A Hastily Written Friday Rant . . .

I’m currently working on two different posts right now, and I’m nowhere near done with either of them and don’t want to rush them.  So, to ensure I have a post for today, I’m going to give you a rant on a pet peeve that didn’t make my top five on Wednesday.

There is a certain act of bus courtesy that I think all bus riders would do well to remain conscious of.   I’m talking about moving to an empty seat when it opens up so you’re not crowding the person you’re next to.  To be more specific, I’m talking about any 2-person seat on the bus that the two of you have to share due to a crowded bus.  If you’re both still next to each other when the bus clears up a bit (as it’s nearing the end of its route), and you’re the one on the outside, you should move to an open 2-seater.  I’m going to be nice and not demand that you move to an inward facing seat–only move when a forward facing seat opens up.  That’s fair, right?

I’ve been shocked the number of times this rule has gone unheeded, though.  Like the girl on the 358 who sat next to me through four stops on Aurora Avenue when we were the only two people on the back half of the bus.  I did the classic “do something with my left hand” move to show off my wedding ring, just in case she was still there for a reason other than bad manners.  Don’t scoff–she sounded rather sad when my stop approached and I moved to get up and she asked, “Is this your stop?”  Sorry to break your heart, lady, butIgotmeaDona.

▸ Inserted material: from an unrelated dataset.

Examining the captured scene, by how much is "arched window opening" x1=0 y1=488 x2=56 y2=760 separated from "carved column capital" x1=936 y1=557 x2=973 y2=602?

A couple of days ago, a seemingly intelligent, business-type guy sat next to me as we all crowded on the 41 at the Northgate Park & Ride.  The bus started significantly clearing off after two stops, but he stayed put all the way to the International District, where we both got off.  Look man, your inattention has made this escalator ride a lot more awkward, I hope you know.

You know what?  I’ll give even more leeway–if you’ve got headphones in or your face buried in a book or magazine, I’ll cut you some slack.  I caught myself doing this one day when I was deeply into a game of Angry Birds.  Understand this doesn’t make it OKAY, but there’s at least an argument to be made that you would have moved had you noticed no one was left on the bus.

And don’t try to use the excuse, “Oh, I was afraid you might have taken offense to me moving.”  Let me clarify this–only the person MOVING is uncomfortable because of the seat-switch.  The person staying put is just fine with it.

One more thing: this works in reverse, too.  If there are open 2-seaters, you take the open 2-seater.  Again, I won’t insist on taking an inward-facing seat–that’s your choice–but if there is no one in the seat two rows back, take that.  I was the first person on a bus a couple of weeks ago and took the first forward-facing seat there was (because if you get off at Northgate on the 41, standing in the back is like deboarding an airplane), and two other people got on.  An older woman sat two rows back from me, and this early-20’s looking dude plopped down right next to me.  It was two more VERY busy stops before such a move could be justified.

Okay, I have a meeting in six minutes . . . so in conclusion–We sit arm-to-arm on the bus only when we HAVE to, and we spread out when we get the chance.  Other countries may not have such a wide bubble of personal space as we do in America, but we’re not in those countries.  So pay attention.